Accelerate Big Data Applications

Time sensitive application optimization with visibility, monitoring and control of your network flows.

Accelerating Big Data Applications with Pluribus Netvisor®

The business value hidden in the large quantity of data that organizations produce daily and accumulate over time is becoming more and more evident. As a consequence, Big Data processing using infrastructure such as Apache Hadoop is becoming a mainstream activity in the typical enterprise data center. In most cases, the execution time of a Hadoop job is directly related to the business outcome, and Big Data processing is expected to happen in real-time or quasi real-time.

To support the need to exchange, monitor and control huge flows of data, Pluribus has developed the Netvisor® OS (operating system) to run on bare metal switches. Without the need for an external controller, the Pluribus switches running by Netvisor federate into a fabric, offering unprecedented insight, agility and security. Pluribus Netvisor switches enhance the deployment of Apache Hadoop above and beyond traditional network operating systems.

Pluribus Networks advances network virtualization and software-defined networking (SDN) through Netvisor, the industry’s most programmable, open source-based network operating system. Netvisor is based upon the Pluribus Virtualization-Centric FabricTM (VCFTM) architecture, a proven approach to understanding flow, rapidly responding to business needs and securing your data.

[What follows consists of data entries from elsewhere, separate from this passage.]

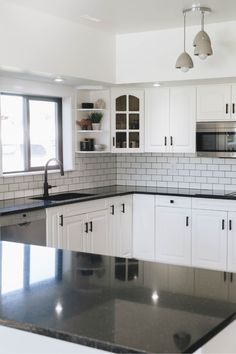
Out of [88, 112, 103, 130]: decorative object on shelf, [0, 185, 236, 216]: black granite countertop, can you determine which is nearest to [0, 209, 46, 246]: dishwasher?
[0, 185, 236, 216]: black granite countertop

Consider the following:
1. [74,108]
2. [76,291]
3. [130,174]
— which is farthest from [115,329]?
[130,174]

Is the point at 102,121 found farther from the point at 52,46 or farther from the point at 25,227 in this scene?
the point at 25,227

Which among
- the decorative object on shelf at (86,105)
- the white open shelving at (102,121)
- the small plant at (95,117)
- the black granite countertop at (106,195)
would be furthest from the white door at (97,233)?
the decorative object on shelf at (86,105)

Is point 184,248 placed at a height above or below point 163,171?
below

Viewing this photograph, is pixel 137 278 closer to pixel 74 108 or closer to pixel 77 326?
pixel 77 326

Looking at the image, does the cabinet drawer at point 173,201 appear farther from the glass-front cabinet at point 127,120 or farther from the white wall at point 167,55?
the white wall at point 167,55

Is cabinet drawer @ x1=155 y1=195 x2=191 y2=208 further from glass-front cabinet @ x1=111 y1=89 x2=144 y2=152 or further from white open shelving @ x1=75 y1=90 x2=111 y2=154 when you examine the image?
white open shelving @ x1=75 y1=90 x2=111 y2=154

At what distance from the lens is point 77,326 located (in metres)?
1.53

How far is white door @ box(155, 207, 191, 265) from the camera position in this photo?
5.46 metres

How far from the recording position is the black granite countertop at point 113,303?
145 centimetres

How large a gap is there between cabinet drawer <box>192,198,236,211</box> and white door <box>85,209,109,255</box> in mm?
974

Factors that affect Hadoop processing speed:

  • Data ingestion
  • Mapper data access
  • Intermediate result shuffling from mappers to reducers
  • Reducers data access
  • Results output
  • HDFS initial replication
  • HDFS replica recovery

Benefits

  • Simplified joint performance analysis and troubleshooting with vPort data (e.g. node names, data, roles, etc.).
  • Improved HDFS primary and secondary traffic control via intelligent bandwidth allocation via vFlow commands.
  • Troubleshoot HDFS replica recovery data conflicts with Mapper/Reducer data access with detailed telemetry.
  • Identification of congestion/hot spots during results shuffling (especially from many mappers to few reducers).
  • Spotting of excessive traffic between Task Trackers and Data Nodes due to suboptimal data locality.